DPDK patches and discussions
 help / color / mirror / Atom feed
* [dpdk-dev] [PATCH v3] vfio: fix sPAPR IOMMU DMA window size
@ 2017-08-08  8:41 Jonas Pfefferle
  2017-08-08  9:15 ` Burakov, Anatoly
  0 siblings, 1 reply; 5+ messages in thread
From: Jonas Pfefferle @ 2017-08-08  8:41 UTC (permalink / raw)
  To: anatoly.burakov; +Cc: dev, aik, Jonas Pfefferle

DMA window size needs to be big enough to span all memory segment's
physical addresses. We do not need multiple levels of IOMMU tables
as we already span ~70TB of physical memory with 16MB hugepages.

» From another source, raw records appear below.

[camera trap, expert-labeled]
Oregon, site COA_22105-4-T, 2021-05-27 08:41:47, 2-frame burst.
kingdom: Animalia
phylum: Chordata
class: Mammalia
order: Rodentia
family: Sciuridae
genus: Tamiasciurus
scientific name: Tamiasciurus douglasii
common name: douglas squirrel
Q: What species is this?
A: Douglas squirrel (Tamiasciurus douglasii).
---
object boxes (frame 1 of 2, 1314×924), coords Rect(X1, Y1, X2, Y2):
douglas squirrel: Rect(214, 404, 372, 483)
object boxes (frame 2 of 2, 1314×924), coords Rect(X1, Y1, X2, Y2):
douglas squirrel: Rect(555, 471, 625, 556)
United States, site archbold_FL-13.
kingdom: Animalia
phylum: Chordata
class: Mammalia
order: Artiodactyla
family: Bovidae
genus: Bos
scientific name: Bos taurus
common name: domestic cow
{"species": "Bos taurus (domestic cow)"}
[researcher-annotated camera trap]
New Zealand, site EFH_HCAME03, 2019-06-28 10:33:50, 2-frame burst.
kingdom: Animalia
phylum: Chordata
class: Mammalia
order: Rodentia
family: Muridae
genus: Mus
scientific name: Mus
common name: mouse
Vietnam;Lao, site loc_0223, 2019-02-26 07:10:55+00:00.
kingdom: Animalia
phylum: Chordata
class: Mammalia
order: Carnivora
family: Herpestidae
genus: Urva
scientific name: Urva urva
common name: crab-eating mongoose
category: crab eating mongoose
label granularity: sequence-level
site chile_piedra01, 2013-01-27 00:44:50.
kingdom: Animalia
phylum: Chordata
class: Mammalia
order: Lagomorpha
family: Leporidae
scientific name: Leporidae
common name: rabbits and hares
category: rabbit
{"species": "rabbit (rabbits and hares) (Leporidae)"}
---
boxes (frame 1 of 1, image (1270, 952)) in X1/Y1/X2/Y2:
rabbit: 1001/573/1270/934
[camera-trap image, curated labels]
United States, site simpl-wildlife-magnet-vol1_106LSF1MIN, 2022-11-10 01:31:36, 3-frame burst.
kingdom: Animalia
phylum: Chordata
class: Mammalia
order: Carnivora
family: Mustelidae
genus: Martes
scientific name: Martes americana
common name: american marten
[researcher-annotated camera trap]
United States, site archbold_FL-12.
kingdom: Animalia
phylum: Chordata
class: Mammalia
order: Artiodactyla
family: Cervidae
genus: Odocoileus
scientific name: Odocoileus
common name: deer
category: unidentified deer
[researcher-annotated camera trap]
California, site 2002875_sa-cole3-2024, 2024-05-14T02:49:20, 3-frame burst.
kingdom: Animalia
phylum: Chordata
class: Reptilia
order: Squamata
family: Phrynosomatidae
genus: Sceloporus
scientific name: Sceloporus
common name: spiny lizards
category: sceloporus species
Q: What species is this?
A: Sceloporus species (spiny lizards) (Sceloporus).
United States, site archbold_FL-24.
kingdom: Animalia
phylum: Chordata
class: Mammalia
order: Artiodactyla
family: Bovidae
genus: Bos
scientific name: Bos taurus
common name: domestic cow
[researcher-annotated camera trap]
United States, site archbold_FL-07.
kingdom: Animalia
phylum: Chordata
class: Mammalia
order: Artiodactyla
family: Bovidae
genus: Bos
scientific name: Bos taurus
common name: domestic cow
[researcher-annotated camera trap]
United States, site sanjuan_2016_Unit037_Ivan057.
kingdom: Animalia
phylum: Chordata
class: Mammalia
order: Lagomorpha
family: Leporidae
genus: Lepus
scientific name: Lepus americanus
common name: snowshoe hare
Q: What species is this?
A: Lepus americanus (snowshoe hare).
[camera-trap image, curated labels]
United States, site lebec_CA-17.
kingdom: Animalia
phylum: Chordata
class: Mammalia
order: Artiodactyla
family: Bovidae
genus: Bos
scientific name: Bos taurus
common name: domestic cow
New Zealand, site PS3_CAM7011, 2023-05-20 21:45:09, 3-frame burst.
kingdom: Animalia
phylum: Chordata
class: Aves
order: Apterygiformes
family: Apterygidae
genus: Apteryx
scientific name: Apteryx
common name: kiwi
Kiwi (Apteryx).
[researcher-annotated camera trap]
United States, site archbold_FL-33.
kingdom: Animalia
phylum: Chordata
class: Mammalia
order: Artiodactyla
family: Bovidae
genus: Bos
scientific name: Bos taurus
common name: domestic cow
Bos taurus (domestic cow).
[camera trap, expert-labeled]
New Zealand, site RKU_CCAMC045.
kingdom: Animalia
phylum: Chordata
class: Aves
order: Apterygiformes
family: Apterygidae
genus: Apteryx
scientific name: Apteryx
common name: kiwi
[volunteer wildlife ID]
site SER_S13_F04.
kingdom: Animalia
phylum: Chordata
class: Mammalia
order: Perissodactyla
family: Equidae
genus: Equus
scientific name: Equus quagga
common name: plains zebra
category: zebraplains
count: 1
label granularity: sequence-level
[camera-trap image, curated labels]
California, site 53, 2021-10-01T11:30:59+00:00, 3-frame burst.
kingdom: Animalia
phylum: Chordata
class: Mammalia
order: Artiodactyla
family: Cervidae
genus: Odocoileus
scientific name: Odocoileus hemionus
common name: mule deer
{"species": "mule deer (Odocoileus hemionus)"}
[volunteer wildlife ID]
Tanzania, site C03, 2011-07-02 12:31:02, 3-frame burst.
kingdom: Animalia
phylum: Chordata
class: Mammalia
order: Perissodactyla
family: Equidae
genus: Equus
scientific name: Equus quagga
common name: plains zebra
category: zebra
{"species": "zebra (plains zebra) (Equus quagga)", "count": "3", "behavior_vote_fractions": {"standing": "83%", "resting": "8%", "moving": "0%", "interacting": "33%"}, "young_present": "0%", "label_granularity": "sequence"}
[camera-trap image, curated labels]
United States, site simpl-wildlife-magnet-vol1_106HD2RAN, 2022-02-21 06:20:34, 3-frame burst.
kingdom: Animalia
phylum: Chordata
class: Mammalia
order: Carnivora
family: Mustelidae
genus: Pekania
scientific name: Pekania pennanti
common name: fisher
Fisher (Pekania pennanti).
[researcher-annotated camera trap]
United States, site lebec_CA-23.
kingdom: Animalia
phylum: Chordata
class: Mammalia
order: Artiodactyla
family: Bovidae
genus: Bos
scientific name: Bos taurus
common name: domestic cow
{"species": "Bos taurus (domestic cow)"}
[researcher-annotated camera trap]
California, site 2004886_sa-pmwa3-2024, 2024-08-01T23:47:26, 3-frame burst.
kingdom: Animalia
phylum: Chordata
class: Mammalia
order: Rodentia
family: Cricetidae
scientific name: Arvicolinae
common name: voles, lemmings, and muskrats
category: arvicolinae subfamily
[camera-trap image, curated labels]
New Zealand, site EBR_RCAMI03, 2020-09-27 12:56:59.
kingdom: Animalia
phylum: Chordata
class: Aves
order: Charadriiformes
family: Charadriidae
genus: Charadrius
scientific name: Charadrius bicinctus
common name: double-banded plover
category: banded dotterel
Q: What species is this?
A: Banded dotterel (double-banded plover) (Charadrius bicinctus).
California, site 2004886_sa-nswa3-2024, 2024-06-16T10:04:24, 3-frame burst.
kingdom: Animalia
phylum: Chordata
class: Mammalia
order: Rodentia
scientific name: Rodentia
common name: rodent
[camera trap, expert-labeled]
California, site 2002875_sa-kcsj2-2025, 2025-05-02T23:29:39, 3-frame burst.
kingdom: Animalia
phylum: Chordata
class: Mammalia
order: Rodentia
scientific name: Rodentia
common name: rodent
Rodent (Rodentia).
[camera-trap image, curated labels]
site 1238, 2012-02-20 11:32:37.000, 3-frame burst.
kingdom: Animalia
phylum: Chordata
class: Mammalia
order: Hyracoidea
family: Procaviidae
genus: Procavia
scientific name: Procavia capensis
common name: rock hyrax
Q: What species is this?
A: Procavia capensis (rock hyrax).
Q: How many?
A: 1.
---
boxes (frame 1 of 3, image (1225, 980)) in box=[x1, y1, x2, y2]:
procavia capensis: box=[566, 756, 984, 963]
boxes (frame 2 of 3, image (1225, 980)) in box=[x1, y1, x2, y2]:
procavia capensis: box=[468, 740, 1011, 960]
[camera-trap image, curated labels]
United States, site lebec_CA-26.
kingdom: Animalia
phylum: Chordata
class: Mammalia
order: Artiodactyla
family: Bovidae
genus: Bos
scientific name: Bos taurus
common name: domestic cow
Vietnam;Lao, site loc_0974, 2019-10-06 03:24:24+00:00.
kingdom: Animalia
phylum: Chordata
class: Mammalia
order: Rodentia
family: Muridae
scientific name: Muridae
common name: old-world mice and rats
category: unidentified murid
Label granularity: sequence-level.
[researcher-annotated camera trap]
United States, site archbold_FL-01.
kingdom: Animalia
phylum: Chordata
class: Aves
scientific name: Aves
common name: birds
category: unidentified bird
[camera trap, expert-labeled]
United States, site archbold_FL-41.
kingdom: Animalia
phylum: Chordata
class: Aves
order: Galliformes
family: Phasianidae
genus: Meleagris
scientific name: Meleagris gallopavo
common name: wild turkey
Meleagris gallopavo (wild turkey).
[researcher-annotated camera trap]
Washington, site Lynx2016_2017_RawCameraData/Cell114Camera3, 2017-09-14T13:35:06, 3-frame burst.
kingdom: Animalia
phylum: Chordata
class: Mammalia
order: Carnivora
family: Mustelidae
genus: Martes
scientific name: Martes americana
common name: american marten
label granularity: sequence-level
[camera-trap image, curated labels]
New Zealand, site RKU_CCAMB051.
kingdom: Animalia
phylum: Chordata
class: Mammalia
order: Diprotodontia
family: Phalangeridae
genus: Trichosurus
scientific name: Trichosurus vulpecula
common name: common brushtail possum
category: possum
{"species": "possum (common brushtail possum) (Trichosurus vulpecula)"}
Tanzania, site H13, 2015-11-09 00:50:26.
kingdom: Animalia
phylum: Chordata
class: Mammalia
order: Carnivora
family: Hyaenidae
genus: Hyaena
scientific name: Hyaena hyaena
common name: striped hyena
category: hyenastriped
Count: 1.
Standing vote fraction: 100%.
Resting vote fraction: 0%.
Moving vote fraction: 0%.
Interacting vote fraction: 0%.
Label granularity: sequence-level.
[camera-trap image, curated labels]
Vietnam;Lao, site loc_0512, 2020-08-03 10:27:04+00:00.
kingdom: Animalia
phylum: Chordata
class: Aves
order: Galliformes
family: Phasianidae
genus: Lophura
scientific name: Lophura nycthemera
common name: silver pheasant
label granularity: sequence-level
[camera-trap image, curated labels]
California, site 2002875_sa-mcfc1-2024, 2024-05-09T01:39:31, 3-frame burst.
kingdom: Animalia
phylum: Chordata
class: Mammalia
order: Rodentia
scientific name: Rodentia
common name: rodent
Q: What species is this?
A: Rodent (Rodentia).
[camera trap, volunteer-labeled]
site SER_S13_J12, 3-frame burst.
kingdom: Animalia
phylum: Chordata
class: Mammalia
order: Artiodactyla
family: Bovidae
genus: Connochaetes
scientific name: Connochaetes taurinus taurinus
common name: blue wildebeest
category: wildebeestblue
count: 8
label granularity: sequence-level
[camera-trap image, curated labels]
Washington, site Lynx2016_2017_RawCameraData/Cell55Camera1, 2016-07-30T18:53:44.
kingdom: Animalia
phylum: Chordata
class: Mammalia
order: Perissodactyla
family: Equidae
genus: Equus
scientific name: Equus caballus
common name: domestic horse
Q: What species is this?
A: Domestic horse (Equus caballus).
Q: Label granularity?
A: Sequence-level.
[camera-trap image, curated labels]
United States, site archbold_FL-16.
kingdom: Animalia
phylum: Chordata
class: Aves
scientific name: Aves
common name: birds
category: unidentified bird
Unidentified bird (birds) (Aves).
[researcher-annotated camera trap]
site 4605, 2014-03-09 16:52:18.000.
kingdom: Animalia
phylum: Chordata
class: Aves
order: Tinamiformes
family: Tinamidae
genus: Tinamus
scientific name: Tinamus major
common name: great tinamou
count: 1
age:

Signed-off-by: Jonas Pfefferle <jpf@zurich.ibm.com>
---
v2:
* roundup to next power 2 function without loop.

v3:
* Replace roundup_next_pow2 with rte_align64pow2

 lib/librte_eal/linuxapp/eal/eal_vfio.c | 13 ++++++++++---
 1 file changed, 10 insertions(+), 3 deletions(-)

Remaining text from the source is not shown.